She told him why she lived as she did, among them and not. In the library. When she’d first appeared, Augustus and Maddy had each come calling, to ascertain her purposes. To offer welcome, and perhaps a job. A role. Drenka held them at arm’s length. “I’d lived in a place a lot like Spodosol, in Lincolnville,” she said. “A good organic farm, at first. Seemed like a place I could stay. It went bad in a hurry.”
“Bad how?”
“Just bullshit power games. Little tin dictator types, but the passive-aggressive variety. Nothing I could work with, so I came here.”
“By rowboat?”
“Once I got to the coast, yeah. I had to get around the Cordon people.”
Journeyman thought of Todbaum. This might be all they wanted from him, apart from espresso: persuasive testimony from outside. Drenka had lurked, through those long weeks they’d listened and despaired over Todbaum’s lies. What if she could answer the simple questions: Was their peninsula a prison or a citadel? Did the Cordon exaggerate the dangers outside? Were the towns under protection from nightmares, from raiders seeking their food and shelter? Or were they the Cordon’s captives, held for their farming and sausage-making, their pickles and preserves?
Yet Drenka demurred. “Lincolnville was sort of like here,” she said. “Only more fucked-up.”
“But what was outside Lincolnville?”
She shrugged. “Other stuff. I came here when I got sick of it there. I only know what I know.”
Journeyman confessed how in the days before the island he’d entertained an elaborate theory. When Todbaum described his traveling companion, the woman he’d nicknamed Pittsburgh, Journeyman imagined, with fascinated horror, that Drenka was Pittsburgh.
Who even knew if Pittsburgh even existed? In Todbaum’s account he’d expelled the woman from the supercar at the outskirts of New York. In Journeyman’s fantasy, during the trip together she’d learned of Todbaum’s plans and come to warn them. Even to take revenge. At the peak of paranoia, Journeyman imagined that Drenka had met secretly with Maddy and Astur, to plan the ceremony. The trap, the lighthouse.
Drenka only laughed.
“I never met your friend. I certainly never would have gotten into his car.”
“I see that now.”
“You thought I rowed up the coast from New York City?”
Journeyman was embarrassed. “I didn’t think about that part of it.”
“I rowed from Lincolnville Beach. Even that nearly killed me.”
“Of course.”
“Tell the truth in what you write,” she said then.
“I’m afraid,” said Journeyman.
“Afraid of what?”
“That I’ll arouse your contempt.”
“I can’t afford contempt. Contempt is too expensive nowadays. I’m just careful.”
“Careful?”
“Of places like this. All the fucking drama. You and your crazy sister, her and her organic army. You scare me. But I don’t have contempt for you, or anyone.”

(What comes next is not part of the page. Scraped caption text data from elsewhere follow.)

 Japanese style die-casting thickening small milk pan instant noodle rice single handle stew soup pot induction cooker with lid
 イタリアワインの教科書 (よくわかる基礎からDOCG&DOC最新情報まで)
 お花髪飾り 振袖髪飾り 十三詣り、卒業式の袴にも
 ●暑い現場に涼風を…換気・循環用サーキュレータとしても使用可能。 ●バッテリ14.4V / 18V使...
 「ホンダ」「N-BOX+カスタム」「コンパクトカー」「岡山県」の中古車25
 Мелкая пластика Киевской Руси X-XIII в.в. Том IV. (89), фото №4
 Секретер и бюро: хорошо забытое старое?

“Afraid you won’t like me, then.”
“Liking you might be even more expensive. I’ll see you later, Mr. Duplessis.”
78.
Journeyman Time Averaged Himself
THE ARREST HADN’T ABOLISHED THE regime of mirrors, the way it had those of gasoline and pixels. Mirrored surfaces were everywhere, even for those like Journeyman who’d excluded them from the walls of their homes. The windows of the library and other buildings, caught at the right angle of sunlight. Or of a firelit interior, at night. The rearviews of junked cars. A group of local kids had snapped a number of these off and mounted them high on the rocky beach above Founder’s Park, to form a glinting array. Like the old fields of signal-seeking SETI satellite dishes, these beckoned to who-knew-who, to imaginary aircraft.

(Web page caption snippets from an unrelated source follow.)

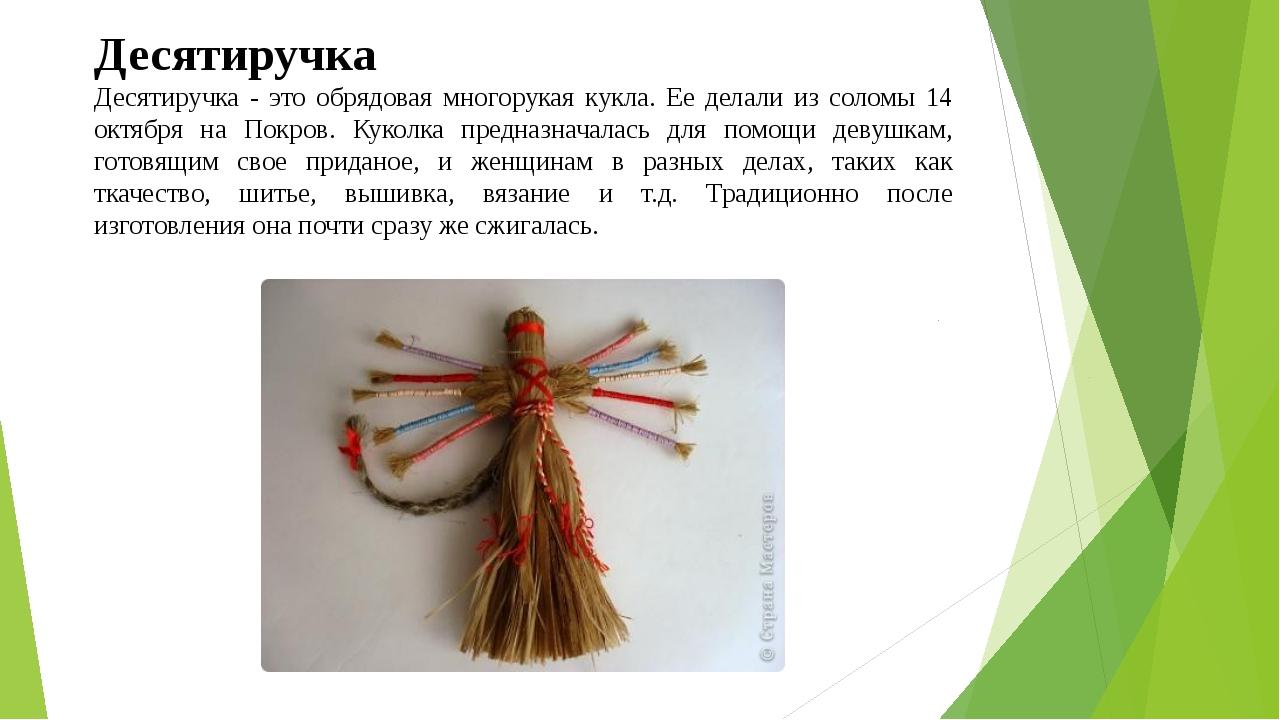 Десятиручка Десятиручка - это обрядовая многорукая кукла. Ее делали из соломы...
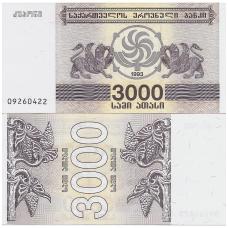 GRUZIJA 3000 LARI 1993 P # 45 UNC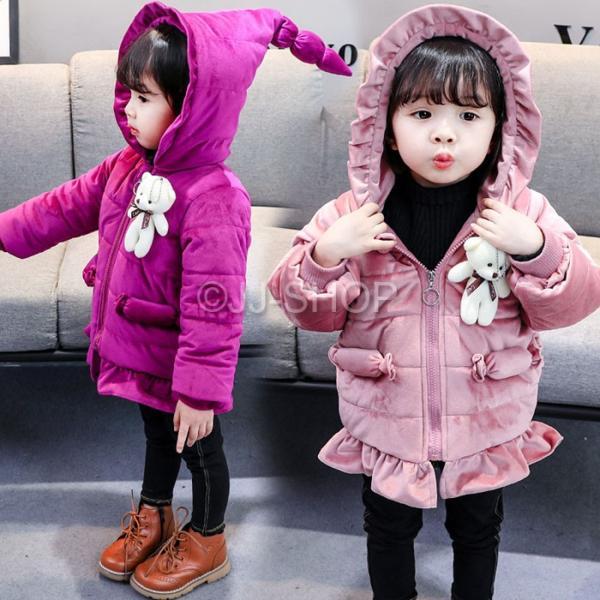 5dc2828091a7f 安い 冬着 子供服 子供キッズ コート 女の子 アウター コートアウター ジャケット ファー部分 韓国 ...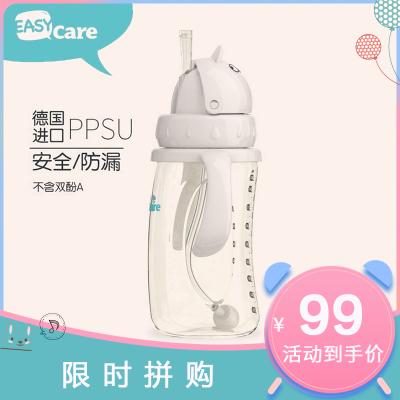 伊斯卡爾(Easy Care)260ml企鵝吸管杯PPSU兒童學飲杯防漏寶寶吸管水杯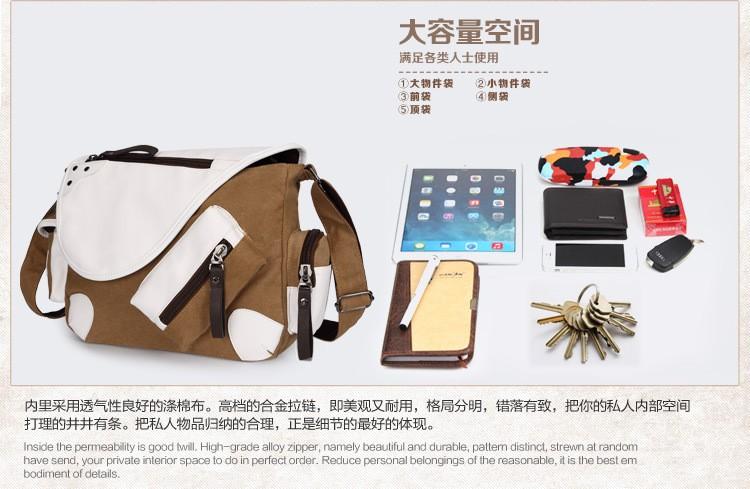 beead16c617c High Quality Vampire Knight Kuran Kaname Printing Cosplay Messenger Bag  Unisex Canvas Large Shoulder Bags. 1 2 3 111 222 333 444 555 666 777 888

Journeyman indulged in deliberate Time Averaging. An inquiry into the lurking matter of the self. He did it from Astur’s boat. Gliding into a mooring, moments before reaching out with a docking line. The water wasn’t always smooth, but often enough. Journeyman puzzled on his own face. Like Narcissus, though with results less flattering. Gazing into those depths, Journeyman thought also of the Arthurian Lady of the Lake. No one, he was certain, would hand him a sword.
79.
Those Birds and That Tower
HIS JOB WAS UNCHANGED. DELIVERIES. From and to. Here and there. Jarred and jellied stuff, pickles and pesto from Spodosol, eggs from Proscenium Farm, greens from Brenda’s Folly. Meat scraps to Victoria and Victoria’s sausages to everyone including the emissaries from the Cordon, whom Journeyman met at the North Grange once a week. They sent new faces these days. Younger, mostly. The elders had declined to appear since the days of the occupation. Were they embarrassed? Or bored? Journeyman assisted Augustus, helped him murder the ducks. His rounds were familiar. He skipped the Lake of Tiredness. As with the Grange, no one new had come to live there. The path was overgrown. In time Kormentz’s exile cabin would be forgotten.

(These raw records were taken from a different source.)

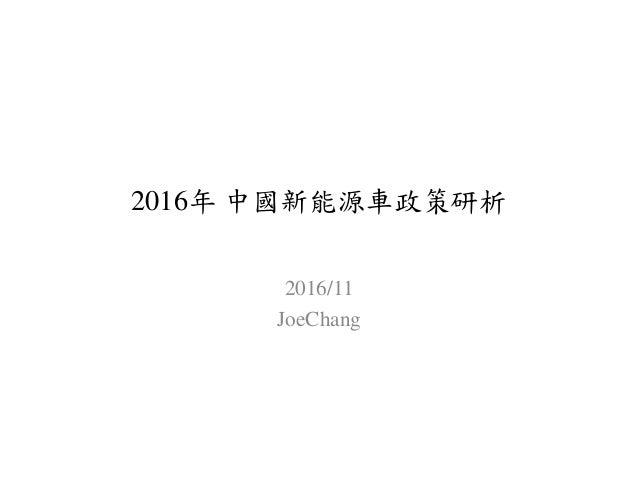 2016年 中國新能源車政策研析 2016/11 JoeChang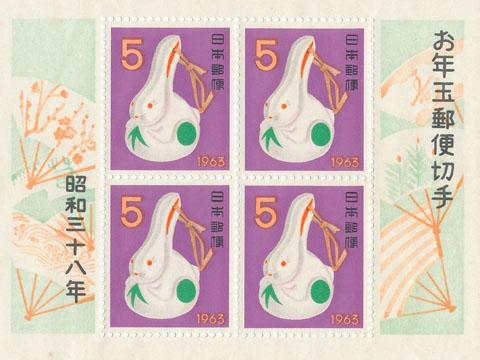 昭和38年の切手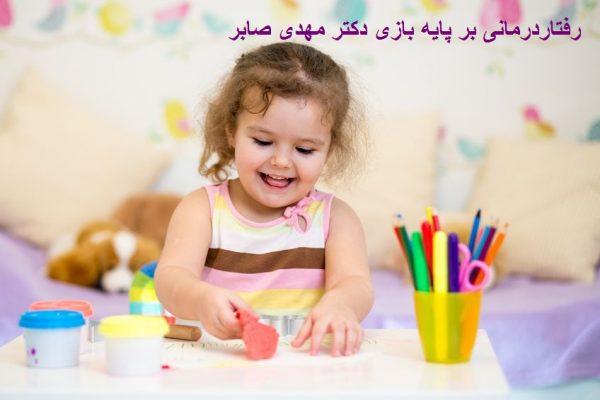 مرکز رفتار درمانی کودکان درکوهسار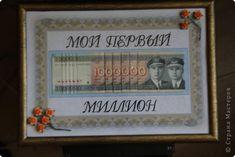 Поздравление на свадьбу длинный рубль 33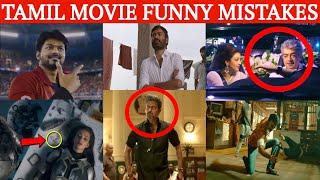 Top Tamil Movies Funny Mistakes That You Failed To Notice - Part 4 | Vijay | Ajith | Bigil | Rajini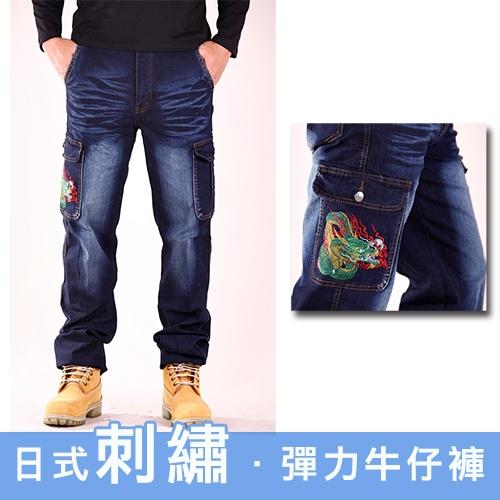 CS衣舖 日式刺繡 彈力伸縮 耐磨 丹寧 牛仔褲 工作褲 長褲 7364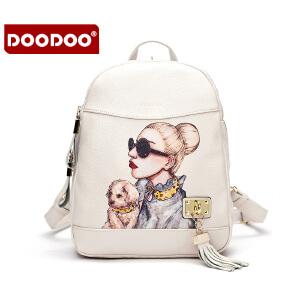 【支持礼品卡】DOODOO 2017新款时尚女包日韩插画多隔层包包双肩包百搭学院风单肩背包潮流书包 D6007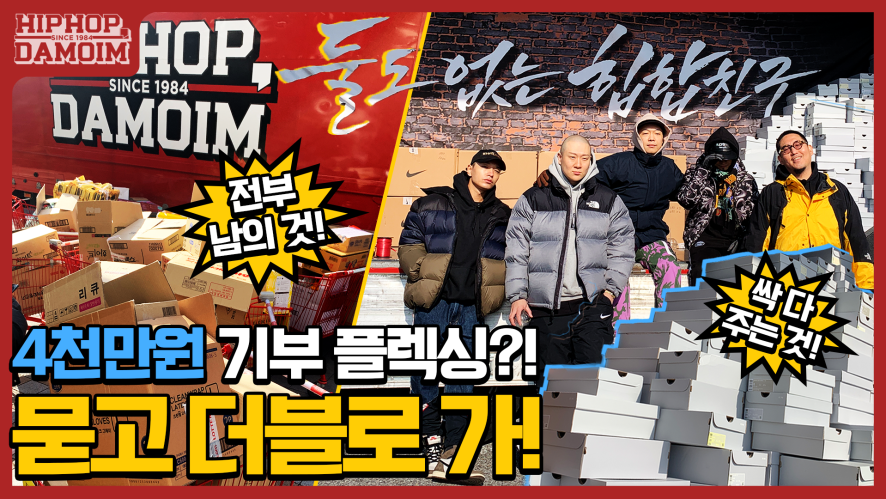 """40 million won """"Donation"""" FLEXing! This is not the end? Double or nothing!"""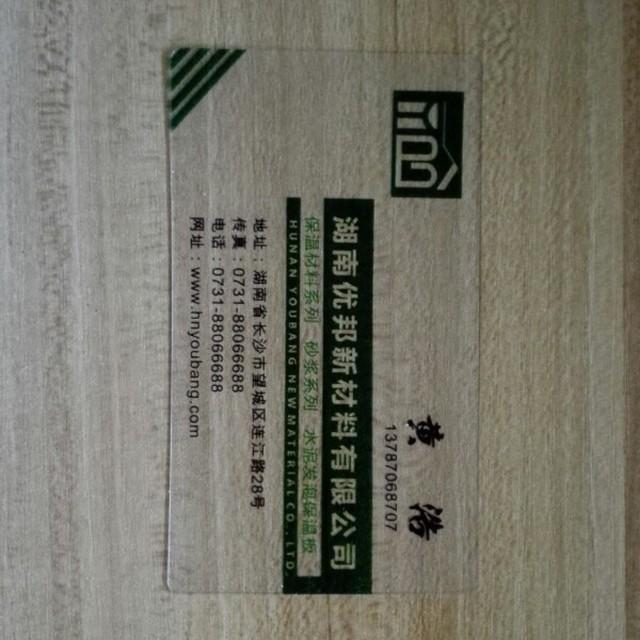 黄浩 最新采购和商业信息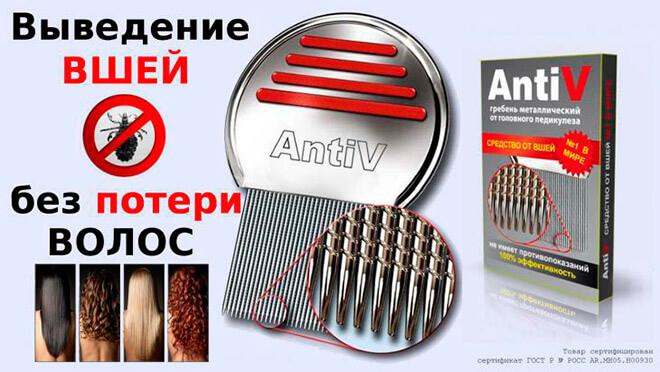 AntiV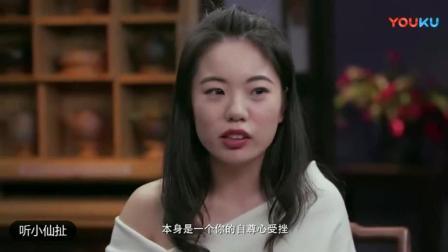 《圆桌派 第三季》关于当众示爱, 窦文涛这段说的真不错!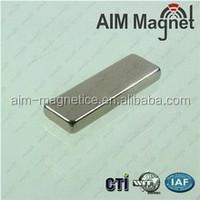Super Strong neodymium rare earth magnet 1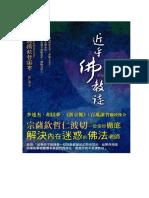 近乎佛教徒(宗薩蔣楊欽哲仁波切).pdf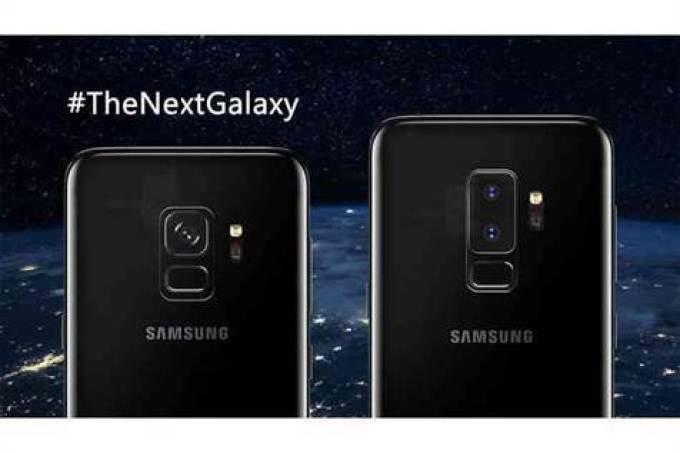 Câmara do Galaxy S9 vai revolucionar com uma abertura variável e gravação a uns extraordinários 1000 fps 1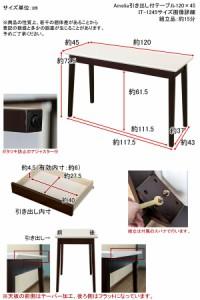 【送料無料!ポイント2%】Amelia 引き出し付きテーブル 120×45 小物の収納に便利な引き出し付きでサッと出し入れ可能♪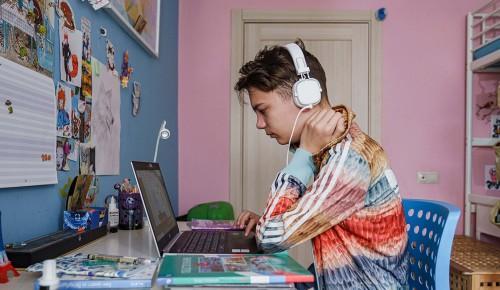 Во всех школах Москвы теперь доступен «Цифровой репетитор»
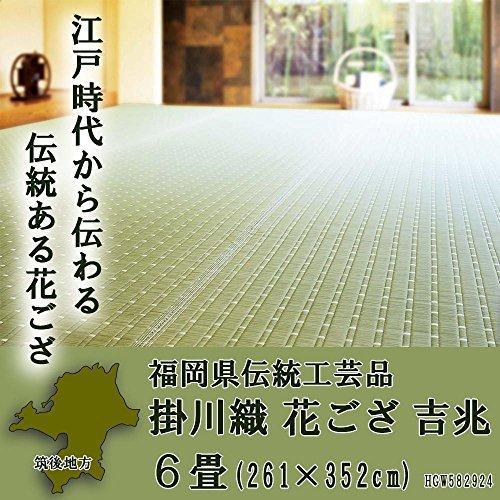 ハギハラ 福岡県伝統工芸品 掛川織 花ござ 吉兆 ナチュラル 6畳(261×352cm) HGW582924 (1088691)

Journeyman had one new client. Twice a week he crossed to the island on Astur’s boat. Astur went to check on Eke and Walt; she evidently felt responsible for them. While they visited, Journeyman climbed the tower, his new backpack loaded with rations for Todbaum.
The tower’s struts made a ladder. It wasn’t difficult to climb except in driving rain or sharp wind. Journeyman waved his arms to scatter the crows. Having followed it from the mainland, they kept a permanent vigil atop the supercar. Never fewer than seven or eight of them there. The same ones or not, Journeyman couldn’t know. Their shit streaked the chrome detailing and cockpit dome. Someday might cover it entirely. More than one had died, perhaps from the radiation, like the deer. Journeyman found the bodies at the base of the tower. One carcass had wedged into the seam where the crab claw gripped the Blue Streak’s chassis. It slowly dried and dissolved until nothing remained but a few blue-black feathers. Did Todbaum encourage them with tidbits when Journeyman was gone from sight? They did seem to creep closer each time Journeyman rose to his own perch.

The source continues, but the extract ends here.